Steps to reproduce the issue (command/config used to run Dgraph)
Raft WAL got into a bad state with a missing entry. I’m not sure how to reproduce this.
Actual result
panic: applied(8517361) is out of range [prevApplied(8516979), committed(8517360)]
goroutine 275 [running]:
log.Panicf(0x1584c78, 0x3c, 0xc1297889c0, 0x3, 0x3)
/usr/local/go/src/log/log.go:340 +0xc0
github.com/dgraph-io/dgraph/conn.(*ToGlog).Panicf(0x1f847f0, 0x1584c78, 0x3c, 0xc1297889c0, 0
x3, 0x3)
/tmp/go/src/github.com/dgraph-io/dgraph/conn/node.go:94 +0x53
github.com/dgraph-io/dgraph/vendor/go.etcd.io/etcd/raft.(*raftLog).appliedTo(0xc00022e690, 0x
81f6f1)
/tmp/go/src/github.com/dgraph-io/dgraph/vendor/go.etcd.io/etcd/raft/log.go:214 +0x131
github.com/dgraph-io/dgraph/vendor/go.etcd.io/etcd/raft.(*node).run(0xc0002404e0, 0xc0000f678
0)
/tmp/go/src/github.com/dgraph-io/dgraph/vendor/go.etcd.io/etcd/raft/node.go:418 +0x5f
a
created by github.com/dgraph-io/dgraph/vendor/go.etcd.io/etcd/raft.StartNode
/tmp/go/src/github.com/dgraph-io/dgraph/vendor/go.etcd.io/etcd/raft/node.go:233 +0x40
8
When inspecting the w directory using dgraph debug -w=./w
, I see the following:
Snapshot Metadata: {ConfState:{Nodes:[1 2 3] Learners:[] XXX_unrecognized:[]} Index:8465196 Term:8150 XXX_unrecognized:[]}
Snapshot Alpha: {Context:id:3 group:1 addr:"127.0.0.1:7080" Index:8465196 ReadTs:15144868 Done:false SinceTs:0 XXX_NoUnkeyedLiteral:{} XXX_unrecognized:[] XXX_sizecache:0}
Hardstate: {Term:8190 Vote:3 Commit:8517360 XXX_unrecognized:[]}
Checkpoint: 8516149
Last Index: 8517361 . Num Entries: 52164 .
...
8169 . 8517358 . EntryNormal . 70 B . Delta . Max: 15217709 . 15217707 → 15217708 . Pending txns: 0 .
8169 . 8517359 . EntryNormal . 182 kB . Mutation . StartTs: 15217709 . Edges: 3620 . Pending txns: 1 .
8169 . 8517361 . EntryNormal . 69 B . Delta . Max: 15217711 . 15217709 → 15217710 . Pending txns: 0 .
There are a couple of anomalies I see in the dgraph debug
output:
- The entry with index
8517360
is missing, but it’s set as committed in the HardState. - The HardState mentions term 8190 while the latest proposals 8517359 and 8517361 are from term 8169.
Every Alpha restart afterwards consistently leads to this error:
panic: Key not found
goroutine 3846 [running]:
github.com/dgraph-io/dgraph/vendor/go.etcd.io/etcd/raft.(*raftLog).slice(0xc000192b60, 0x81f6f0, 0x81f6f1, 0x4000000, 0xc0ad04a000, 0x18a, 0x238, 0x0, 0xc00c196948)
/ext-go/1/src/github.com/dgraph-io/dgraph/vendor/go.etcd.io/etcd/raft/log.go:322 +0x6d3
github.com/dgraph-io/dgraph/vendor/go.etcd.io/etcd/raft.(*raftLog).nextEnts(0xc000192b60, 0x60, 0x60, 0xc354d18600)

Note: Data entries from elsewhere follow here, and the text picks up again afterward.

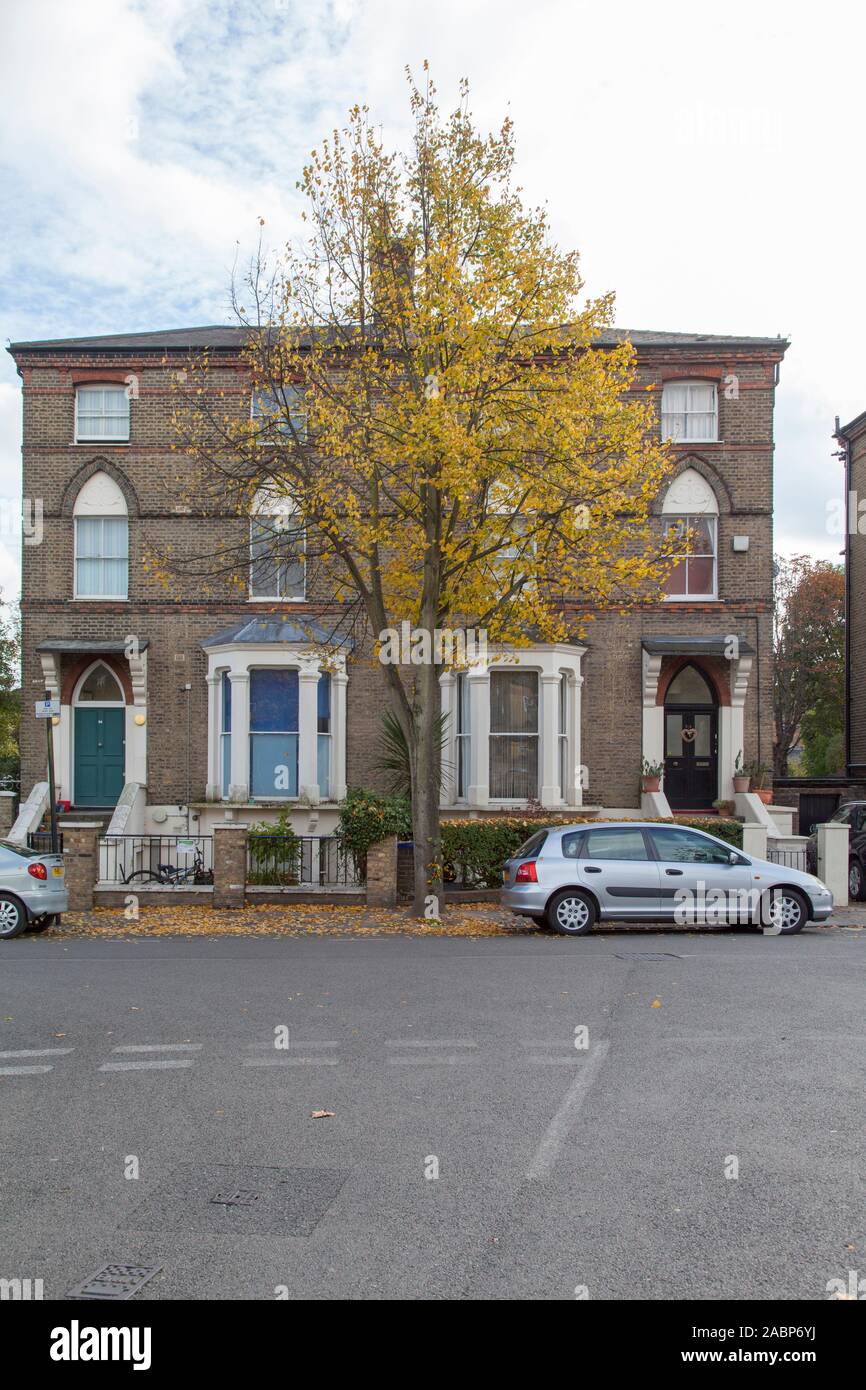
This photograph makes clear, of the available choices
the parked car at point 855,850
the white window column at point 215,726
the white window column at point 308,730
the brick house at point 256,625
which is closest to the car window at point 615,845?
the parked car at point 855,850

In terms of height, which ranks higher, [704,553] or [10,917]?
[704,553]

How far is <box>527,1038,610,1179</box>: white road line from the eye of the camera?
5748 millimetres

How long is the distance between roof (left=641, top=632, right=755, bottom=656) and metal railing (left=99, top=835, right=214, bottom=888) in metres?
9.42

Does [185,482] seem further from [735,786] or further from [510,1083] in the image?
[510,1083]

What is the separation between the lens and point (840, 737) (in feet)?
143

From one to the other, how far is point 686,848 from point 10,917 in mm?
8857

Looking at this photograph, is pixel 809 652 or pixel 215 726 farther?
pixel 809 652

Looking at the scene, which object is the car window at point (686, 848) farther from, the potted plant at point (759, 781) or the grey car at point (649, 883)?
the potted plant at point (759, 781)

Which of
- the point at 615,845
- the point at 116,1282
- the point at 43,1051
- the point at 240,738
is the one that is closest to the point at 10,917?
the point at 43,1051

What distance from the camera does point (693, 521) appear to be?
79.9 ft

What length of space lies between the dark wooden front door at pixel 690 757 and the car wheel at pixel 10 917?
13.6 meters

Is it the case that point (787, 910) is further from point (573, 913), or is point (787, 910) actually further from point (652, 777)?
point (652, 777)

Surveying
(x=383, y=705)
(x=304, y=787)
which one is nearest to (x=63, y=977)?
(x=304, y=787)

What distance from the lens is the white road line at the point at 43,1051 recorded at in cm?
837
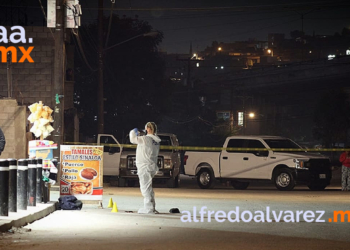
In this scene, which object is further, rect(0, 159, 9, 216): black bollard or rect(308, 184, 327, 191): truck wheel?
rect(308, 184, 327, 191): truck wheel

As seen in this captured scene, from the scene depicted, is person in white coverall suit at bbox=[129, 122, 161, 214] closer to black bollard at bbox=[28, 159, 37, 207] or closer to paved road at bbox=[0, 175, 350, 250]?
paved road at bbox=[0, 175, 350, 250]

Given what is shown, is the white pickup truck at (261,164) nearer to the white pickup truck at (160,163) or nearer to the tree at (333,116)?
the white pickup truck at (160,163)

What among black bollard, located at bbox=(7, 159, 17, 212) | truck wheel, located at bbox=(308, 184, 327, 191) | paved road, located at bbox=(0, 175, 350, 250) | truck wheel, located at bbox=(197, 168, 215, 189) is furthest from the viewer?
truck wheel, located at bbox=(197, 168, 215, 189)

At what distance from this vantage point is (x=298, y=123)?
6309 inches

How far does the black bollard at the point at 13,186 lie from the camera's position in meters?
12.8

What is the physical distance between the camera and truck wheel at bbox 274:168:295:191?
2664 centimetres

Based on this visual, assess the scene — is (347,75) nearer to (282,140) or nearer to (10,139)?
(282,140)

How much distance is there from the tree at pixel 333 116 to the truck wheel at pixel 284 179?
68.6 m

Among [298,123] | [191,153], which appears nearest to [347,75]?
[191,153]

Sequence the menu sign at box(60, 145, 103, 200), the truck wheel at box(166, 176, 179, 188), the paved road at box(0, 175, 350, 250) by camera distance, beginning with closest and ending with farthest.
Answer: the paved road at box(0, 175, 350, 250)
the menu sign at box(60, 145, 103, 200)
the truck wheel at box(166, 176, 179, 188)

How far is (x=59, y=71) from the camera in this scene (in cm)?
2322

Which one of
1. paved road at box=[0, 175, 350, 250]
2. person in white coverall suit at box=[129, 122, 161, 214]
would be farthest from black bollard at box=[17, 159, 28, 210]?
person in white coverall suit at box=[129, 122, 161, 214]

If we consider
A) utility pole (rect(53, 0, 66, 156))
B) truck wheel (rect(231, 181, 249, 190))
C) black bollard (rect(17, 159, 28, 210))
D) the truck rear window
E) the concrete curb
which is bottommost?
truck wheel (rect(231, 181, 249, 190))

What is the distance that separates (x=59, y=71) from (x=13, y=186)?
426 inches
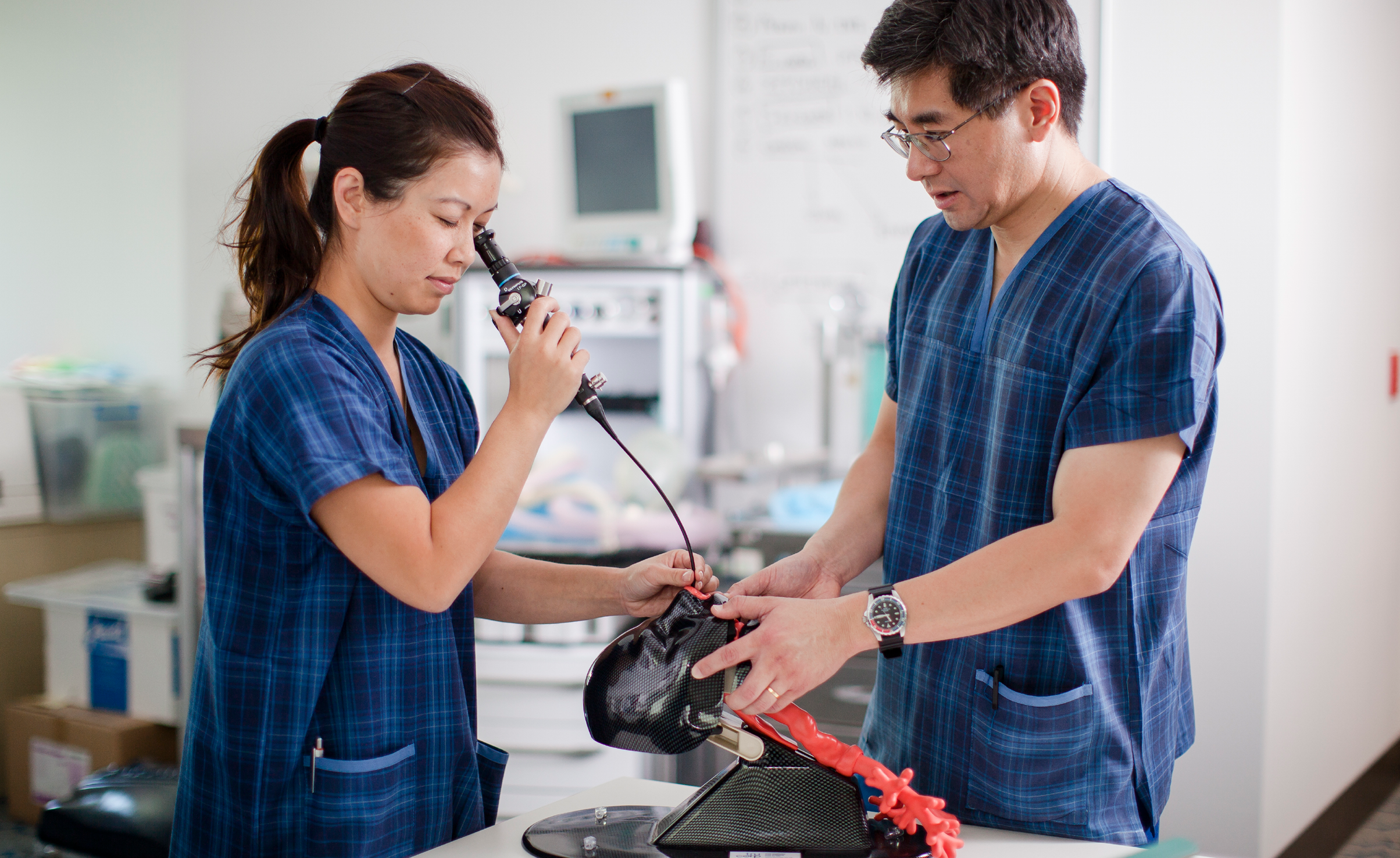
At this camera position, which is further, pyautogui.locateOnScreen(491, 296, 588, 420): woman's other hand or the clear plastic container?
the clear plastic container

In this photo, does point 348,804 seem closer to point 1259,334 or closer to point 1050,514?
point 1050,514

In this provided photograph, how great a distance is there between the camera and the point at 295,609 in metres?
1.08

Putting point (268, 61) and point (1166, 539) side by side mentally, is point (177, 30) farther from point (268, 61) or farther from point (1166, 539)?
point (1166, 539)

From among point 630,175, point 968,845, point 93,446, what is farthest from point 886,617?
point 93,446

/ext-go/1/src/github.com/dgraph-io/dgraph/vendor/go.etcd.io/etcd/raft/log.go:154 +0x79
github.com/dgraph-io/dgraph/vendor/go.etcd.io/etcd/raft.newReady(0xc306ff2280, 0xc337ca6190, 0x1ffe, 0x3, 0x81f6f0, 0x0, 0x0, 0x0, 0x0, 0x0, ...)
/ext-go/1/src/github.com/dgraph-io/dgraph/vendor/go.etcd.io/etcd/raft/node.go:583 +0x8b
github.com/dgraph-io/dgraph/vendor/go.etcd.io/etcd/raft.(*node).run(0xc386271a40, 0xc306ff2280)
/ext-go/1/src/github.com/dgraph-io/dgraph/vendor/go.etcd.io/etcd/raft/node.go:319 +0x1664
created by github.com/dgraph-io/dgraph/vendor/go.etcd.io/etcd/raft.RestartNode
/ext-go/1/src/github.com/dgraph-io/dgraph/vendor/go.etcd.io/etcd/raft/node.go:246 +0x31b
Workaround
One workaround for this issue is to use removeNode for this Alpha and create a new one after the other Alphas have created a fresh snapshot. The new w entries after the snapshot look correct: the term election makes sense and there aren’t any missing Raft entries in the log.